Before Bill Cosby and Alvin Poussaint went on their recent crusade to stop the self-destructive behavior in the black community, black columnist Joseph H. Brown wrote about black-on-black crime in 1995, likening it to dirty laundry.

"Dirty laundry cannot get cleaned while it is laying in the hamper," Brown wrote.

Lashon Proctor, who works at Proctor's Mortuary, addressed the rise in violence at the funeral of Jarrah Y. Davis, one of the two women brutally killed at Cardinal Square.

"Every time that happens, it doesn't just affect the family. It affects people in the community, the predator, the neighborhood.

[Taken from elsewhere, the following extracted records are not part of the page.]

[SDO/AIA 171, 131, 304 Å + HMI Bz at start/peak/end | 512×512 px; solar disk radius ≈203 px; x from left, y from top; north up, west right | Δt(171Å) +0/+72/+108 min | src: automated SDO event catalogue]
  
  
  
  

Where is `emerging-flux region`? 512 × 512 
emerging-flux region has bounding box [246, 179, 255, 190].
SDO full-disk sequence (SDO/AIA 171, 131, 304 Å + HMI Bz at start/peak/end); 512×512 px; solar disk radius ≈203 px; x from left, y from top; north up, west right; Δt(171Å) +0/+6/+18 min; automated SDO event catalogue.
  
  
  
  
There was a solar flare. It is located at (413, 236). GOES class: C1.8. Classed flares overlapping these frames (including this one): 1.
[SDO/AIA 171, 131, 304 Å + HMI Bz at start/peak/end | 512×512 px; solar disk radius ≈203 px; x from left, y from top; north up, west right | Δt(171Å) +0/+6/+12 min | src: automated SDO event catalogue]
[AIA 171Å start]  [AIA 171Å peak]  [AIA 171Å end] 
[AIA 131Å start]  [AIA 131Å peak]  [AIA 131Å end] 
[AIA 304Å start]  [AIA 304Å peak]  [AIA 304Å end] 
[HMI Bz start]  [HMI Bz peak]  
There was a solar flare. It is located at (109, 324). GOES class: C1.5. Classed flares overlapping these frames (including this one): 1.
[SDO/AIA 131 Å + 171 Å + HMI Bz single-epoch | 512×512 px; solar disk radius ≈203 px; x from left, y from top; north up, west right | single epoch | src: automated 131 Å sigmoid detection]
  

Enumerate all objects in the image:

It affects everyone," he said.

Proctor is a proponent of Neighborhood Watch programs, which attempt to hinder predatory activity.

Mentoring is the focus of 100 Black Men of Greater Beaumont, which recently received grants from ExxonMobil, Chevron and Client Logic to continue work at adopted schools Blanchette and French elementaries. The group also promotes its platform of education, economic development and health and wellness.

"... there is a new cadre of individuals in civic groups, fraternities, sororities ... who have begun to take ownership in our community," group president Vernon Durden said. "It takes a village to raise a child and we are becoming that village again. ... We have just decided to intervene earlier in the lives of kids."

Since becoming a justice of the peace, Ransom "Duce" Jones works directly with wayward youth facing truancy charges and stresses the importance of education in the courtroom.

He started the character building program Community TIES, where the students perform community service and meet with mentors.

"... what we pass on is, 'To get something out of life you have to put something into life.' You cannot plant rocks and expect an apple tree to come up. You have to put the right things in," Jones said.

"We need to reach out toward each other and help each other ... If one person would help one person we can get this thing solved ... If we do that the village will start working."